• **What you should do**: Only some lines are wanted. Transcribe, exactly, the lines below from the line with "de información) |" up to and including the line with "Del porfiriato a".

• **Provided data**:
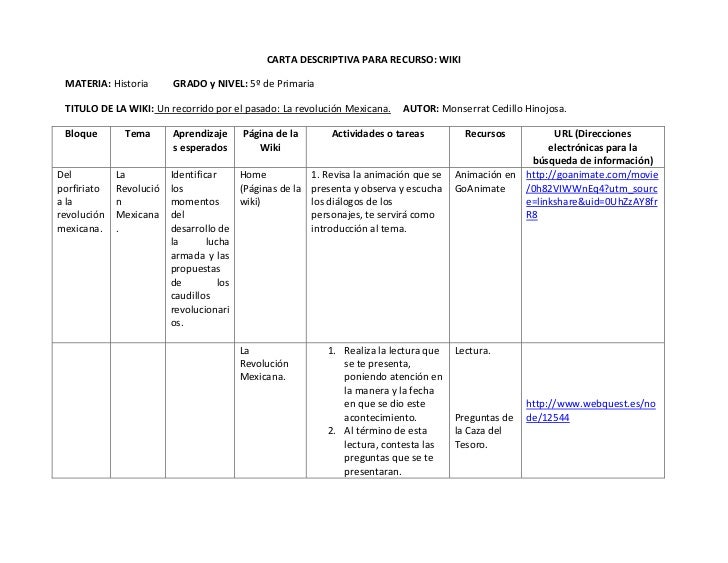 CARTA DESCRIPTIVA PARA RECURSO: WIKI

MATERIA: Historia GRADO y NIVEL: 5º de Primaria

TITULO DE LA WIKI: Un recorrido por el pasado: La revolución Mexicana. AUTOR: Monserrat Cedillo Hinojosa.

| Bloque | Tema | Aprendizajes esperados | Página de la Wiki | Actividades o tareas | Recursos | URL (Direcciones electrónicas para la búsqueda de información) |
|---|---|---|---|---|---|---|
| Del porfiriato a la revolución mexicana. | La Revolución Mexicana. | Identificar los momentos del desarrollo de la lucha armada y las propuestas de los caudillos revolucionarios. | Home (Páginas de la wiki) | 1. Revisa la animación que se presenta y observa y escucha los diálogos de los personajes, te servirá como introducción al tema. | Animación en GoAnimate | http://goanimate.com/movie/0h82VIWWnEq4?utm_source=linkshare&uid=0UhZzAY8frR8 |
| | | | La Revolución Mexicana. | 1. Realiza la lectura que se te presenta, poniendo atención en la manera y la fecha en que se dio este acontecimiento. 2. Al término de esta lectura, contesta las preguntas que se te presentaran. | Lectura. Preguntas de la Caza del Tesoro. | http://www.webquest.es/node/12544 |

• **Answer to this problem**:
| Bloque | Tema | Aprendizajes esperados | Página de la Wiki | Actividades o tareas | Recursos | URL (Direcciones electrónicas para la búsqueda de información) |
|---|---|---|---|---|---|---|
| Del porfiriato a la revolución mexicana. | La Revolución Mexicana. | Identificar los momentos del desarrollo de la lucha armada y las propuestas de los caudillos revolucionarios. | Home (Páginas de la wiki) | 1. Revisa la animación que se presenta y observa y escucha los diálogos de los personajes, te servirá como introducción al tema. | Animación en GoAnimate | http://goanimate.com/movie/0h82VIWWnEq4?utm_source=linkshare&uid=0UhZzAY8frR8 |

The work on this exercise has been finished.